(191) Un día, mientras estábamos en esto y era tanta la pena que yo sentía que no podía
dejar de llorar, mi buen Jesús me dijo:
(192) “Quiero contentarte en todo, me siento tan atraído hacia ti que no puedo hacer menos
que hacer lo que tú quieres. Si hasta ahora te he quitado la vida exterior y me he manifestado a
ti, ahora quiero atraer tu alma hacia Mí, a fin de que dondequiera que Yo vaya puedas venir junto
Conmigo, así podrás gozarme más y estrecharte más íntimamente a Mí, lo que no has hecho
en el pasado”.
(193) Una mañana, no recuerdo muy bien, creo que habían pasado cerca de tres meses
desde que empecé a estar continuamente en la cama, mientras estaba en mi acostumbrado
estado, vino mi dulce Jesús con un aspecto todo amable, como un joven, como de dieciocho
años. ¡Oh cómo era bello!, con su cabellera dorada y toda rizada, parecía que encadenaba los
pensamientos, los afectos, el corazón. Su frente serena y amplia, donde se miraba como dentro
de un cristal el interior de su mente, y se descubría su infinita sabiduría, su paz imperturbable.

_EXTRACTOS DE LÍNEAS_:
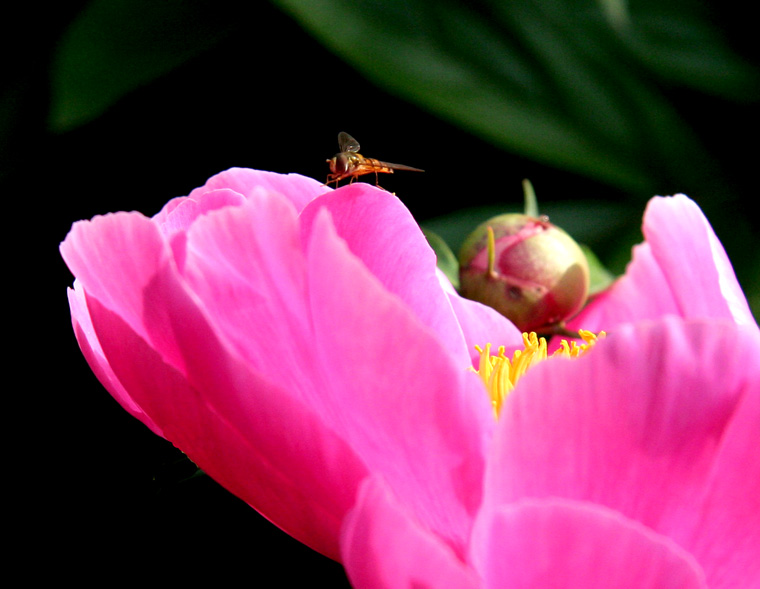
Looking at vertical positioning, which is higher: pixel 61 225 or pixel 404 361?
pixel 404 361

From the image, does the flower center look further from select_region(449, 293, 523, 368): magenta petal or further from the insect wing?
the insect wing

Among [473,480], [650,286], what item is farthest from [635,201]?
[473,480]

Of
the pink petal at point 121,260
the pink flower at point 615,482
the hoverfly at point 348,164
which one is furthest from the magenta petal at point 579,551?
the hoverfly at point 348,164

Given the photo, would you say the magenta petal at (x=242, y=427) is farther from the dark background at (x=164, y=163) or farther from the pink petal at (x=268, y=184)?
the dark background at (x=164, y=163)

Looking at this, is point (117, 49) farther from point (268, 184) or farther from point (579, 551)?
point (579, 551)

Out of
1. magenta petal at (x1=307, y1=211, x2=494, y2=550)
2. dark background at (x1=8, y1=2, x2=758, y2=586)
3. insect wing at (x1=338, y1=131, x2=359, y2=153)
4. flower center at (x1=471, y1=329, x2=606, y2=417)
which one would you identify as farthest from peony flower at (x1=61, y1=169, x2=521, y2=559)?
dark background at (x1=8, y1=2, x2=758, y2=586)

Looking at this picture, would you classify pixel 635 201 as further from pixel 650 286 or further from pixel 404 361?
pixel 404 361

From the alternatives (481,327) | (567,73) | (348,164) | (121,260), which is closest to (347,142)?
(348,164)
* * *
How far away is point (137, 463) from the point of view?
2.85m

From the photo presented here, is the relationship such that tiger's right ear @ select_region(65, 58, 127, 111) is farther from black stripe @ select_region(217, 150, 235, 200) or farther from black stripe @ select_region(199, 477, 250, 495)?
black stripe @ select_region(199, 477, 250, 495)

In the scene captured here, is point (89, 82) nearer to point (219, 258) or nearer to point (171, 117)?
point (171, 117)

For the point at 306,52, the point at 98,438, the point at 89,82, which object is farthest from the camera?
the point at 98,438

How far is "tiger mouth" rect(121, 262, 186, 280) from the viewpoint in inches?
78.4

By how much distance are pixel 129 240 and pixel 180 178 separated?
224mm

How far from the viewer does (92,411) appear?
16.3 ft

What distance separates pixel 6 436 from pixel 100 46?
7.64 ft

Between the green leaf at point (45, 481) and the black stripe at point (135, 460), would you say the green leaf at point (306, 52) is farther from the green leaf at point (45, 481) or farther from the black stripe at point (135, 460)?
...
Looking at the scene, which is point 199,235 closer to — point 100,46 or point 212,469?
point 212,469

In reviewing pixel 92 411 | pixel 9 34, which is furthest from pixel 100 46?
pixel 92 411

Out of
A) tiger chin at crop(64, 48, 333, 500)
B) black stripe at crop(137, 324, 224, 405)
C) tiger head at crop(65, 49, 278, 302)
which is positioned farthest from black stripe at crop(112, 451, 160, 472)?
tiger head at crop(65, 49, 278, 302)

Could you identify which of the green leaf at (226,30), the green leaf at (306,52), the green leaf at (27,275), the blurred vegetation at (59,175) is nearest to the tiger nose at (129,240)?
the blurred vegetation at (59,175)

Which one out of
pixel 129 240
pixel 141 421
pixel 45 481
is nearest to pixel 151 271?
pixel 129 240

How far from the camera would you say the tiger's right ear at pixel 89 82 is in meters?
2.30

_TAREAS POR REALIZAR_:
**1.** Según el fragmento, ¿qué cosas parecía encadenar la cabellera de Jesús? Enuméralas todas.
**2.** Duplica el pasaje del fragmento que empieza con las palabras que contienen "(193) Una mañana, no" y termina con "su paz imperturbable.".
Responde basándote únicamente en el fragmento.

_RESULTADOS POR TAREA_:
**1.** Los pensamientos, los afectos y el corazón.

**2.**
(193) Una mañana, no recuerdo muy bien, creo que habían pasado cerca de tres meses
desde que empecé a estar continuamente en la cama, mientras estaba en mi acostumbrado
estado, vino mi dulce Jesús con un aspecto todo amable, como un joven, como de dieciocho
años. ¡Oh cómo era bello!, con su cabellera dorada y toda rizada, parecía que encadenaba los
pensamientos, los afectos, el corazón. Su frente serena y amplia, donde se miraba como dentro
de un cristal el interior de su mente, y se descubría su infinita sabiduría, su paz imperturbable.